- RingCentral is playing catch-up to competitors such as Zoom, Slack, and Microsoft, which already offer freemium plans.
- Offering a freemium plan is a double-edged sword, but there are steps RingCentral can take to avoid pitfalls.
RingCentral just introduced RingCentral Glip Pro, a freemium version of RingCentral Glip. RingCentral Glip Pro combines RingCentral Video videoconferencing introduced in April with team messaging, file sharing, contact, task, and calendar management capabilities. Offering a freemium plan enables RingCentral to close a gap with competitors. However, providing a freemium offer also presents potential pitfalls. Fortunately, there are steps RingCentral can take to avoid mishaps.
RingCentral Glip Pro provides more than 30 features, a very impressive number for a free service. Some of the more notable items include unlimited meetings; meeting duration up to 24 hours (for customers who sign up by July 2021); the ability to instantly launch a meeting from a messaging thread; video and calendar integrations with Microsoft Teams, Office 365, and Google Workspace; and messaging with both internal and external users.

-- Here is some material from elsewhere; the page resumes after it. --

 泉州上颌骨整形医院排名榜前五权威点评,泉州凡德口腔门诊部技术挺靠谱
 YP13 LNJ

RingCentral also introduced RingCentral Glip Pro+, which provides all the features of RingCentral Glip Pro plus additional capabilities for a monthly fee. Customers can graduate to RingCentral Glip Pro+ for $14.99 per month, per user when purchased monthly for up to 99 users ($11.99 per month, per user when purchased annually) or $13.99 per month, per user when purchased monthly for 100 or more users ($10.99 per month, per user when purchased annually). Some prominent features are a maximum of 200 meeting participants (versus 100 with RingCentral Glip Pro), the ability to record up to 100 hours of meetings and retain the recordings up to one year (versus 10 hours and seven days, respectively, for RingCentral Glip Pro), and single sign-on.

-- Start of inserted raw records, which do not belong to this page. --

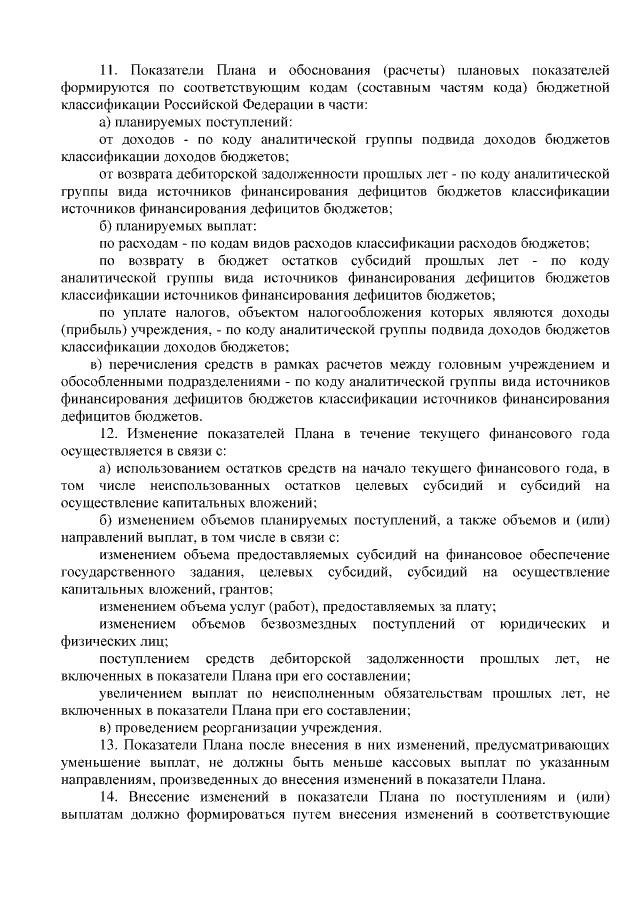 11. Показатели Плана и обоснования (расчеты) плановых показателей формируются по соответствующим кодам (составным частям кода) бюджетной классификации Российской Федерации в части:

а) планируемых поступлений:

от доходов - по коду аналитической группы подвида доходов бюджетов классификации доходов бюджетов;

от возврата дебиторской задолженности прошлых лет - по коду аналитической группы вида источников финансирования дефицитов бюджетов классификации источников финансирования дефицитов бюджетов;

б) планируемых выплат:

по расходам - по кодам видов расходов классификации расходов бюджетов;

по возврату в бюджет остатков субсидий прошлых лет - по коду аналитической группы вида источников финансирования дефицитов бюджетов классификации источников финансирования дефицитов бюджетов;

по уплате налогов, объектом налогообложения которых являются доходы (прибыль) учреждения, - по коду аналитической группы подвида доходов бюджетов классификации доходов бюджетов;

в) перечисления средств в рамках расчетов между головным учреждением и обособленными подразделениями - по коду аналитической группы вида источников финансирования дефицитов бюджетов классификации источников финансирования дефицитов бюджетов.

12. Изменение показателей Плана в течение текущего финансового года осуществляется в связи с:

а) использованием остатков средств на начало текущего финансового года, в том числе неиспользованных остатков целевых субсидий и субсидий на осуществление капитальных вложений;

б) изменением объемов планируемых поступлений, а также объемов и (или) направлений выплат, в том числе в связи с:

изменением объема предоставляемых субсидий на финансовое обеспечение государственного задания, целевых субсидий, субсидий на осуществление капитальных вложений, грантов;

изменением объема услуг (работ), предоставляемых за плату;

изменением объемов безвозмездных поступлений от юридических и физических лиц;

поступлением средств дебиторской задолженности прошлых лет, не включенных в показатели Плана при его составлении;

увеличением выплат по неисполненным обязательствам прошлых лет, не включенных в показатели Плана при его составлении;

в) проведением реорганизации учреждения.

13. Показатели Плана после внесения в них изменений, предусматривающих уменьшение выплат, не должны быть меньше кассовых выплат по указанным направлениям, произведенных до внесения изменений в показатели Плана.

14. Внесение изменений в показатели Плана по поступлениям и (или) выплатам должно формироваться путем внесения изменений в соответствующие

The introduction of RingCentral Glip Pro is not without drawbacks. RingCentral is playing catch-up to vendors such as Zoom, Slack, and Microsoft which already provide freemium plans with similar functionality. In addition, a freemium plan represents a double-edge sword for RingCentral. While a freemium plan is a very attractive lure, RingCentral could find itself in the same boat as Slack, whose profitability has been weighed down by a preponderance of customers adopting its freemium plan. And with RingCentral Glip Pro+ priced at a monthly premium ranging from $11 to $15 per month, per user, that vision is not far-fetched.

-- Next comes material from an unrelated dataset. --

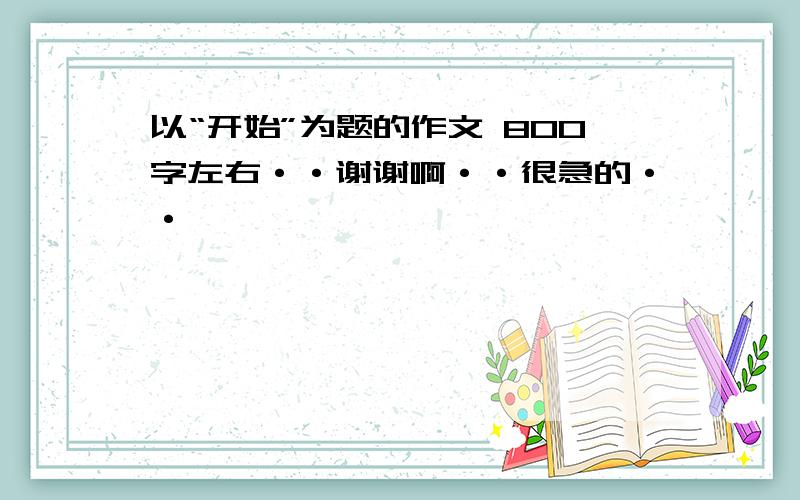 以“开始”为题的作文 800字左右··谢谢啊··很急的··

While competitors show RingCentral what to avoid, they also show it how to navigate the freemium terrain. RingCentral should take a ‘have-your-cake-and eat-it-too’ approach which offers customers the ‘hook’ of free service without making itself financially vulnerable. For example, Google offers a 14-day free trial on each of its four Google Workspace plans, while 8×8 offers a one-month free trial of its lowest-tier X Series plan. By mirroring these efforts, RingCentral could provide customers free service without breaking the bank.
However, if ‘cake’ is not to RingCentral’s liking, there is another option: maintain the status quo of a feature-rich freemium plan standing shoulder-to-shoulder with a paid plan, but gradually widen the capability gap by incorporating robust enhancements into RingCentral Glip Pro+. Although new to the freemium space, RingCentral has ample opportunity to succeed. Doing so, however, will require carefully monitoring adoption of their freemium plan, adjusting course if necessary, and having a plan in place to do so ahead of time.